- Theatrical release poster
- Directed by: Félix Sancho Gracia
- Screenplay by: Carlos Reigosa
- Starring: Sara Mora; Sancho Gracia; Fernando Valverde; Uxía Blanco;
- Cinematography: Porfirio Enríquez
- Edited by: José María Biurrun
- Music by: Juan Pablo Muñoz Zielinski
- Production company: Sancho Gracia PC
- Distributed by: Columbia TriStar Films de España
- Release date: 23 April 1993;
- Country: Spain
- Language: Spanish

= Huidos =

Huidos is a 1993 Spanish drama film directed by Sancho Gracia from a screenplay by Carlos G. Reigosa.
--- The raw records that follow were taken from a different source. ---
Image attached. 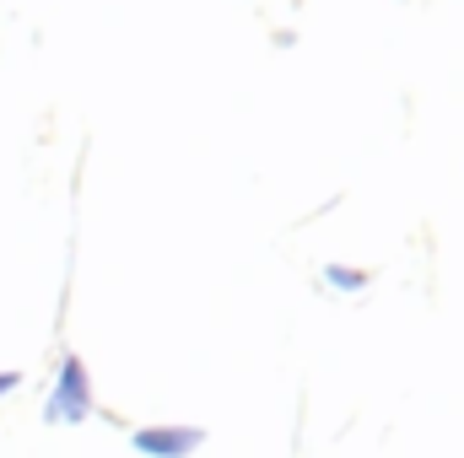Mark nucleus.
<instances>
[{
	"instance_id": "obj_1",
	"label": "nucleus",
	"mask_w": 464,
	"mask_h": 458,
	"mask_svg": "<svg viewBox=\"0 0 464 458\" xmlns=\"http://www.w3.org/2000/svg\"><path fill=\"white\" fill-rule=\"evenodd\" d=\"M49 415H65V421H82V415H87V372H82V361H76V356L65 361V383H60V394H54Z\"/></svg>"
},
{
	"instance_id": "obj_2",
	"label": "nucleus",
	"mask_w": 464,
	"mask_h": 458,
	"mask_svg": "<svg viewBox=\"0 0 464 458\" xmlns=\"http://www.w3.org/2000/svg\"><path fill=\"white\" fill-rule=\"evenodd\" d=\"M140 453H157V458H184L200 448V432H184V426H162V432H140L135 437Z\"/></svg>"
},
{
	"instance_id": "obj_3",
	"label": "nucleus",
	"mask_w": 464,
	"mask_h": 458,
	"mask_svg": "<svg viewBox=\"0 0 464 458\" xmlns=\"http://www.w3.org/2000/svg\"><path fill=\"white\" fill-rule=\"evenodd\" d=\"M324 275H330V286H341V291H362V286H367V275H362V270H346V264H330Z\"/></svg>"
},
{
	"instance_id": "obj_4",
	"label": "nucleus",
	"mask_w": 464,
	"mask_h": 458,
	"mask_svg": "<svg viewBox=\"0 0 464 458\" xmlns=\"http://www.w3.org/2000/svg\"><path fill=\"white\" fill-rule=\"evenodd\" d=\"M5 388H16V372H0V394H5Z\"/></svg>"
}]
</instances>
It stars Sancho Gracia, Sara Mora, Fernando Valverde, and Uxía Blanco.

== Plot ==
Set in Galicia, the plot follows the plight of two men (an anarchist and a communist) forced to retreat to the monte to hide from the Rebel forces.

== Production ==
After José Luis Cuerda and Benito Rabal were reportedly pondered by Sancho Gracia as potential directors for the film, the project was entrusted to Manolo Matji. Matji departed from the film for undisclosed disagreements and producer and lead actor Sancho Gracia took over direction duties. Shooting locations included Lalín.

== Release ==
The film was released theatrically in Spain on 23 April 1993.

== Reception ==
Augusto Martínez Torres of El País wrote that Sancho Gracia "does not seem to believe too much in the strength of his images", underlining them in excess, while also abusing the slow motion.